O volume de recursos originado no mercado de capitais superou, pela primeira vez na história, a participação da poupança na estrutura de “funding”, ou seja, das fontes de recursos para o crédito imobiliário. Dados da Associação Brasileira das Entidades de Crédito Imobiliário e Poupança (Abecip) mostram que os instrumentos de financiamento privado, como certificados de recebíveis imobiliários (CRI), fundos imobiliários (FII) e os títulos de captação bancária, como as letras de crédito imobiliário (LCI) e as letras imobiliárias garantidas (LIG), aumentaram a participação na estrutura de funding de 24% no fim de 2021 para 38% no término do primeiro semestre de 2023, com saldo total de R$ 787 bilhões.
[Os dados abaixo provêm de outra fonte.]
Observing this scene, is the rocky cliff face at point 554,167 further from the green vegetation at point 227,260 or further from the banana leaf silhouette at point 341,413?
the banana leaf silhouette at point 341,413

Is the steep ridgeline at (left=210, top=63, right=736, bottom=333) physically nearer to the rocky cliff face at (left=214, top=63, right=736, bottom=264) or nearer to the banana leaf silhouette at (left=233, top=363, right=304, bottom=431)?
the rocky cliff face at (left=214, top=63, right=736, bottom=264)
Nesse mesmo período, a fatia da poupança encolheu de 49% para 36%, com estoque de R$ 738 bilhões.

Mesmo com as saídas líquidas da caderneta, o total de recursos disponíveis às linhas de financiamento aumentou em 27% de 2021 para cá. O montante subiu de R$ 1,62 trilhão há dois anos e meio para R$ 2,06 trilhões no início da segunda metade de 2023.
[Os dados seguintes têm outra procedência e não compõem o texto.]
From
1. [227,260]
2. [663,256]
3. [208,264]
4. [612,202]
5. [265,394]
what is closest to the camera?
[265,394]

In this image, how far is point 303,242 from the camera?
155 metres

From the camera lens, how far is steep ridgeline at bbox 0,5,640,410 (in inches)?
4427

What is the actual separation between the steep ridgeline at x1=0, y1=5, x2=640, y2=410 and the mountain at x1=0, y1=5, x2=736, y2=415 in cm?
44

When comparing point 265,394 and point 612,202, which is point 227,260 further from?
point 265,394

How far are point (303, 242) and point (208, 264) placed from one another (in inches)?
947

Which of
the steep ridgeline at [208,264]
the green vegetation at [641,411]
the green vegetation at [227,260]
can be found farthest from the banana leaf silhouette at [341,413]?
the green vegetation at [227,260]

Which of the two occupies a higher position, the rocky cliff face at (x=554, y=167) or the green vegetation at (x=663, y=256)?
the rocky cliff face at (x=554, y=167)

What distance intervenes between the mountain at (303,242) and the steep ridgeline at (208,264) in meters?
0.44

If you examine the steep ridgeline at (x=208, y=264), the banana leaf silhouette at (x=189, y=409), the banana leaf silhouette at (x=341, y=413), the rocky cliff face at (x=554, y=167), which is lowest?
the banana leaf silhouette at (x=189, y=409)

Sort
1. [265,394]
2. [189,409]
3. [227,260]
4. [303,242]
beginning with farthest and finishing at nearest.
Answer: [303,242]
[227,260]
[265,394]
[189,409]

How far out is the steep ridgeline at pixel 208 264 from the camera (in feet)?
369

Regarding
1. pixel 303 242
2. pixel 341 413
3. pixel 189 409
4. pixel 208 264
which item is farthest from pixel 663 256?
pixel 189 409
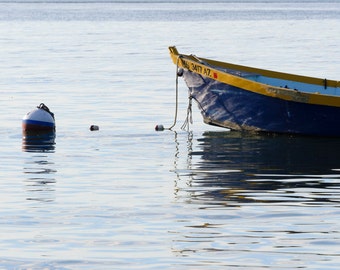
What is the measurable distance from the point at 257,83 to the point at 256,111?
2.34ft

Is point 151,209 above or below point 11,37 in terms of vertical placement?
below

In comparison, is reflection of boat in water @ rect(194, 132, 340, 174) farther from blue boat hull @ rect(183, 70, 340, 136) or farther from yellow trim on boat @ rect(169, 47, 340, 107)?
yellow trim on boat @ rect(169, 47, 340, 107)

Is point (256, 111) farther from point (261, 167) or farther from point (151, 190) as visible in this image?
point (151, 190)

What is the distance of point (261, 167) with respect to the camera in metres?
21.5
As estatísticas são um sinal inequívoco de que o crédito imobiliário brasileiro vem passando por uma transformação estrutural nos últimos anos. Da mesma forma que especialistas têm tentado encontrar explicações para a surpreendente força da economia mesmo em ambiente de taxas de juros tão restritivas, o financiamento habitacional segue caminho semelhante: o setor tem mostrado resiliência que não encontra paralelo nos ciclos anteriores de aperto monetário.

Segundo projeções da Abecip, a concessão de novos empréstimos para aquisição da casa própria deve fechar 2023 com o terceiro melhor volume da história, atrás apenas de 2021 e 2022. “Nesses últimos três anos, o mercado imobiliário mudou de patamar no Brasil, seja no crédito imobiliário ou em comercialização”, afirma o diretor de negócios imobiliários do Santander, Sandro Gamba, recém-eleito presidente da entidade para o biênio de 2024 a 2025.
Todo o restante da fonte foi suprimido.